Computational Problems in Proteomics: Statistics, Optimization, and Combinatorics

Alex Pothen
Department of Computer Science, Old Dominion University
Norfolk VA 23529
pothen@cs.odu.edu
www.cs.odu.edu/~pothen


Abstract

Now that the genomes of many oraganisms have been sequenced, large-scale projects are under way to characterize the protein products of the genes (the proteome) and the multi-protein complexes that are responsible for the functions of the cell. High throughput, rapid, and automatable techniques are currently being developed to identify the tens of thousands of proteins (or more) involved. Among these are protein chips, novel mass spectrometric techniques, and nuclear magnetic resonance methods (NMR).

Two computational problems in proteomics will be considered in this talk.

The first problem is to use the protein profiles of tissues, obtained via novel mass spectrometric techniques (SELDI and MALDI), to classify them into diseased or healthy specimens. Statistical classification and support vector machines are used to discover protein markers that characterize disease.

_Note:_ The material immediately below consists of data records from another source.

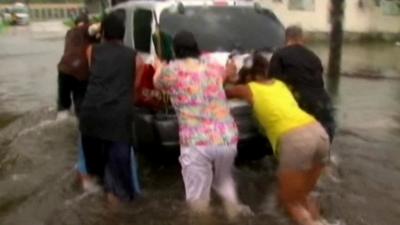 People car from flood waters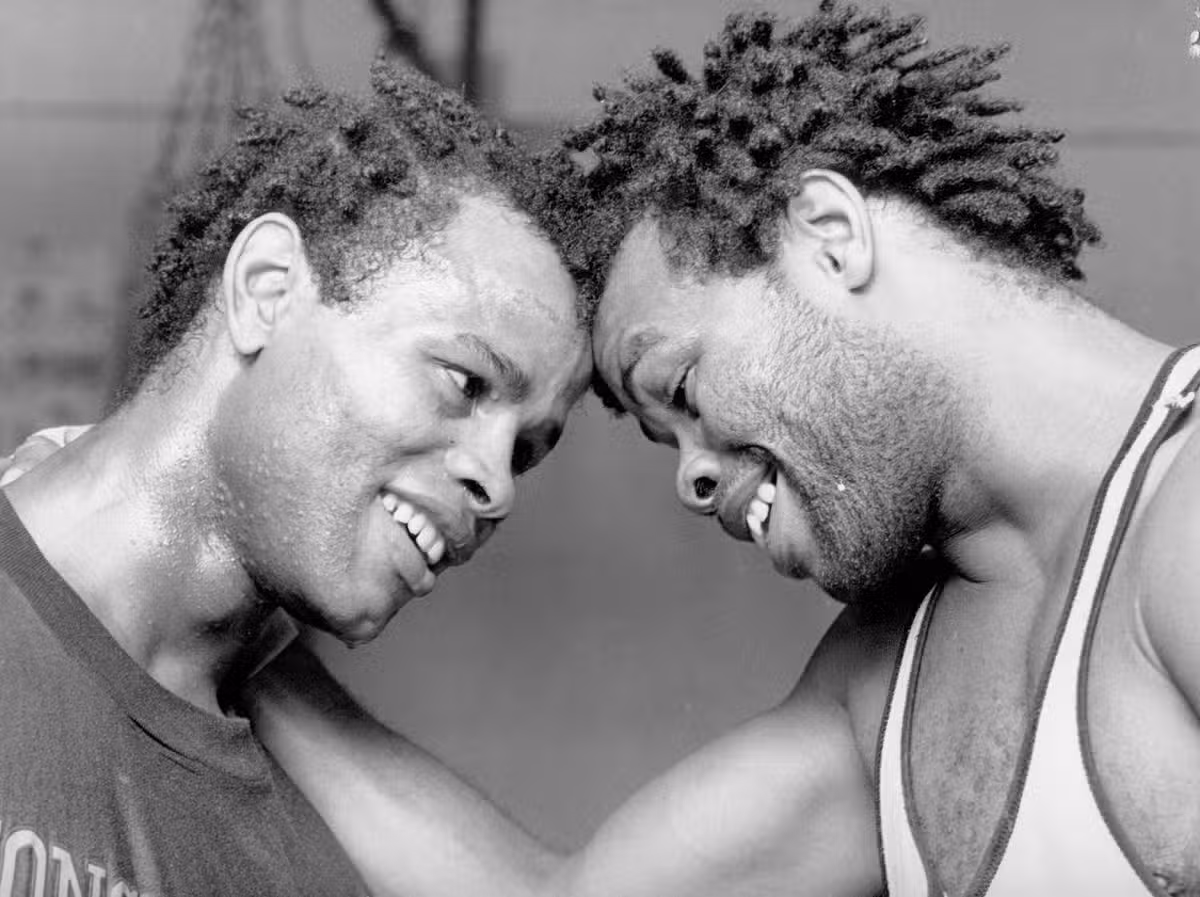 Tony (left) is pictured with his brother and fellow professional boxer Kirkland in 1987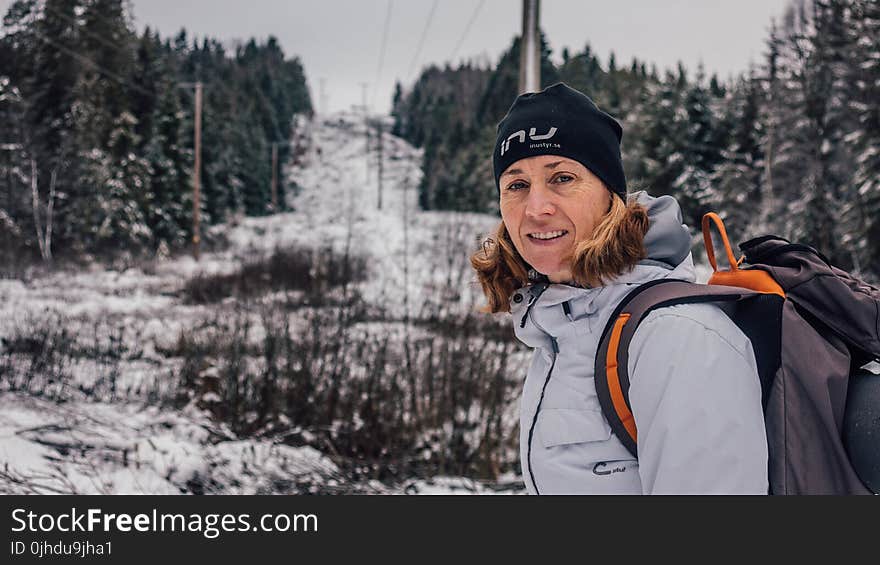 Photo of Woman Wearing Gray Windbreaker Jacket Carrying Backpack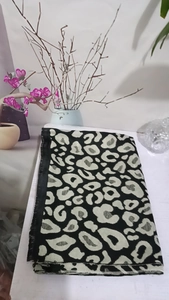 Detail shot of leopard print scarf with soft tassels and thick cashmere texture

The second problem is to computationally represent multiprotein complexes and protein interaction networks using graphs and hypergraphs to enable algorithms for answering biological questions. We describe a new algorithm for identifying a ``k-core'' of a hypergraph (a sub-hypergraph in which every vertex belongs to at least $k$ hyperedges of the sub-hypergraph), and use it to characterize core proteomes of yeast. The biological significance of core proteomes is that they are expected to have similar functions in related organisms.